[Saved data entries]
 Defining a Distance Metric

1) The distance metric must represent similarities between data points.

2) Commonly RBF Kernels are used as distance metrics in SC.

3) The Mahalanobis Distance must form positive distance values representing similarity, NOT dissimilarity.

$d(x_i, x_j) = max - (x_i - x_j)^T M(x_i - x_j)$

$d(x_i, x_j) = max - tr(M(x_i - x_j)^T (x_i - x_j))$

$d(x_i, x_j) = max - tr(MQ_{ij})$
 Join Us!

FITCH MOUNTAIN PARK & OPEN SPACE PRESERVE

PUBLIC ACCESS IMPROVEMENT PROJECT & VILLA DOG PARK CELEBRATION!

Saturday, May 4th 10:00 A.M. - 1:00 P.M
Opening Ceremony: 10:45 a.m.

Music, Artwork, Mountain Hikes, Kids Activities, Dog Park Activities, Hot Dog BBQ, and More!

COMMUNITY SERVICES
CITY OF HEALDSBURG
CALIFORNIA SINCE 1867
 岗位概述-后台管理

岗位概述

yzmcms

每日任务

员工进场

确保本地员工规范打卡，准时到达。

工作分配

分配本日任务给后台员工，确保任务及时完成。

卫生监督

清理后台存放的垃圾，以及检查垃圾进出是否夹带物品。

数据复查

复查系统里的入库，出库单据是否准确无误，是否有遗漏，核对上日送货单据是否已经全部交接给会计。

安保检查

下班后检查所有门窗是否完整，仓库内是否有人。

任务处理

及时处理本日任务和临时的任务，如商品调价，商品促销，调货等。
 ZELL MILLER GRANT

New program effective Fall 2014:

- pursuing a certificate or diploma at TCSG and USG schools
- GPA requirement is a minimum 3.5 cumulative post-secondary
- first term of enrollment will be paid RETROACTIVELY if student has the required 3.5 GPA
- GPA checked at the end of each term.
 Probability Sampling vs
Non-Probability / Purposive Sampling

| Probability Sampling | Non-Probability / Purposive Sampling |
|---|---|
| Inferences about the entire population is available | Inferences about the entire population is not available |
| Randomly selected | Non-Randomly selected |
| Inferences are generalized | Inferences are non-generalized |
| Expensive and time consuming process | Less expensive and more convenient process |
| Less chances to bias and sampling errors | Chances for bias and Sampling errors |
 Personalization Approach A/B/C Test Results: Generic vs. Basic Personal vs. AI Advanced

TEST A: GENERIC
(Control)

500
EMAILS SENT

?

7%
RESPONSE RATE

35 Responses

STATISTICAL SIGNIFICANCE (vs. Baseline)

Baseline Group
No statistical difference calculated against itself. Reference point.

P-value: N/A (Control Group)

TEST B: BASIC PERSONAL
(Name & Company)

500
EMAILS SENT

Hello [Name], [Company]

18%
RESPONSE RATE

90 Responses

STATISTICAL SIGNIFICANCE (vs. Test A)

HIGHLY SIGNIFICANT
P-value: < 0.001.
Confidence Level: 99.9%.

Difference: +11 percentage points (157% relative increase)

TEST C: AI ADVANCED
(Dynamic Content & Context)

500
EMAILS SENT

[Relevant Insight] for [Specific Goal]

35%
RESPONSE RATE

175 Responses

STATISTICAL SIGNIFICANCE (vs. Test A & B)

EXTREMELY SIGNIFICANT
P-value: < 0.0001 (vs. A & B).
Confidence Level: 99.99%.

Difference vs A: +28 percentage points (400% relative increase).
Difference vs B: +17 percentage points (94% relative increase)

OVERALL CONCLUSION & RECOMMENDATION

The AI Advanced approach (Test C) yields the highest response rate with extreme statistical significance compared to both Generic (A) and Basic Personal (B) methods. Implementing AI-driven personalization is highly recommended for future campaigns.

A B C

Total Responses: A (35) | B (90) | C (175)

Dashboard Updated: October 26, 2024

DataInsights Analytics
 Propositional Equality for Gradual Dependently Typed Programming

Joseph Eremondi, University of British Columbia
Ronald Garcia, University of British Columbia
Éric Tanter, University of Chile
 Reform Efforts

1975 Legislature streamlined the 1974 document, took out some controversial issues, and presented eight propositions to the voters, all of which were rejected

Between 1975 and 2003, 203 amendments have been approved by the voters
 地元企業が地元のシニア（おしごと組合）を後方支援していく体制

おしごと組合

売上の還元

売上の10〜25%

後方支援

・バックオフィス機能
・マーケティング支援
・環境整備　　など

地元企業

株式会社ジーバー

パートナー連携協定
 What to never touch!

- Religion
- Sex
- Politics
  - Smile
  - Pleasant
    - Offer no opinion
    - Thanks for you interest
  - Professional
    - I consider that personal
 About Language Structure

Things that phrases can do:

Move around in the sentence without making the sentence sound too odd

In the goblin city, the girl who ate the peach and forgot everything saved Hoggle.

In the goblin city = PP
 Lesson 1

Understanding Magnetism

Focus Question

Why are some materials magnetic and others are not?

**EXERCISE GOAL**:
Restate the data in full so that no line differs from the original.

**THE COMPLETED TASK**:
 Defining a Distance Metric

1) The distance metric must represent similarities between data points.

2) Commonly RBF Kernels are used as distance metrics in SC.

3) The Mahalanobis Distance must form positive distance values representing similarity, NOT dissimilarity.

$d(x_i, x_j) = max - (x_i - x_j)^T M(x_i - x_j)$

$d(x_i, x_j) = max - tr(M(x_i - x_j)^T (x_i - x_j))$

$d(x_i, x_j) = max - tr(MQ_{ij})$
 Join Us!

FITCH MOUNTAIN PARK & OPEN SPACE PRESERVE

PUBLIC ACCESS IMPROVEMENT PROJECT & VILLA DOG PARK CELEBRATION!

Saturday, May 4th 10:00 A.M. - 1:00 P.M
Opening Ceremony: 10:45 a.m.

Music, Artwork, Mountain Hikes, Kids Activities, Dog Park Activities, Hot Dog BBQ, and More!

COMMUNITY SERVICES
CITY OF HEALDSBURG
CALIFORNIA SINCE 1867
 岗位概述-后台管理

岗位概述

yzmcms

每日任务

员工进场

确保本地员工规范打卡，准时到达。

工作分配

分配本日任务给后台员工，确保任务及时完成。

卫生监督

清理后台存放的垃圾，以及检查垃圾进出是否夹带物品。

数据复查

复查系统里的入库，出库单据是否准确无误，是否有遗漏，核对上日送货单据是否已经全部交接给会计。

安保检查

下班后检查所有门窗是否完整，仓库内是否有人。

任务处理

及时处理本日任务和临时的任务，如商品调价，商品促销，调货等。
 ZELL MILLER GRANT

New program effective Fall 2014:

- pursuing a certificate or diploma at TCSG and USG schools
- GPA requirement is a minimum 3.5 cumulative post-secondary
- first term of enrollment will be paid RETROACTIVELY if student has the required 3.5 GPA
- GPA checked at the end of each term.
 Probability Sampling vs
Non-Probability / Purposive Sampling

| Probability Sampling | Non-Probability / Purposive Sampling |
|---|---|
| Inferences about the entire population is available | Inferences about the entire population is not available |
| Randomly selected | Non-Randomly selected |
| Inferences are generalized | Inferences are non-generalized |
| Expensive and time consuming process | Less expensive and more convenient process |
| Less chances to bias and sampling errors | Chances for bias and Sampling errors |
 Personalization Approach A/B/C Test Results: Generic vs. Basic Personal vs. AI Advanced

TEST A: GENERIC
(Control)

500
EMAILS SENT

?

7%
RESPONSE RATE

35 Responses

STATISTICAL SIGNIFICANCE (vs. Baseline)

Baseline Group
No statistical difference calculated against itself. Reference point.

P-value: N/A (Control Group)

TEST B: BASIC PERSONAL
(Name & Company)

500
EMAILS SENT

Hello [Name], [Company]

18%
RESPONSE RATE

90 Responses

STATISTICAL SIGNIFICANCE (vs. Test A)

HIGHLY SIGNIFICANT
P-value: < 0.001.
Confidence Level: 99.9%.

Difference: +11 percentage points (157% relative increase)

TEST C: AI ADVANCED
(Dynamic Content & Context)

500
EMAILS SENT

[Relevant Insight] for [Specific Goal]

35%
RESPONSE RATE

175 Responses

STATISTICAL SIGNIFICANCE (vs. Test A & B)

EXTREMELY SIGNIFICANT
P-value: < 0.0001 (vs. A & B).
Confidence Level: 99.99%.

Difference vs A: +28 percentage points (400% relative increase).
Difference vs B: +17 percentage points (94% relative increase)

OVERALL CONCLUSION & RECOMMENDATION

The AI Advanced approach (Test C) yields the highest response rate with extreme statistical significance compared to both Generic (A) and Basic Personal (B) methods. Implementing AI-driven personalization is highly recommended for future campaigns.

A B C

Total Responses: A (35) | B (90) | C (175)

Dashboard Updated: October 26, 2024

DataInsights Analytics
 Propositional Equality for Gradual Dependently Typed Programming

Joseph Eremondi, University of British Columbia
Ronald Garcia, University of British Columbia
Éric Tanter, University of Chile
 Reform Efforts

1975 Legislature streamlined the 1974 document, took out some controversial issues, and presented eight propositions to the voters, all of which were rejected

Between 1975 and 2003, 203 amendments have been approved by the voters
 地元企業が地元のシニア（おしごと組合）を後方支援していく体制

おしごと組合

売上の還元

売上の10〜25%

後方支援

・バックオフィス機能
・マーケティング支援
・環境整備　　など

地元企業

株式会社ジーバー

パートナー連携協定
 What to never touch!

- Religion
- Sex
- Politics
  - Smile
  - Pleasant
    - Offer no opinion
    - Thanks for you interest
  - Professional
    - I consider that personal
 About Language Structure

Things that phrases can do:

Move around in the sentence without making the sentence sound too odd

In the goblin city, the girl who ate the peach and forgot everything saved Hoggle.

In the goblin city = PP
 Lesson 1

Understanding Magnetism

Focus Question

Why are some materials magnetic and others are not?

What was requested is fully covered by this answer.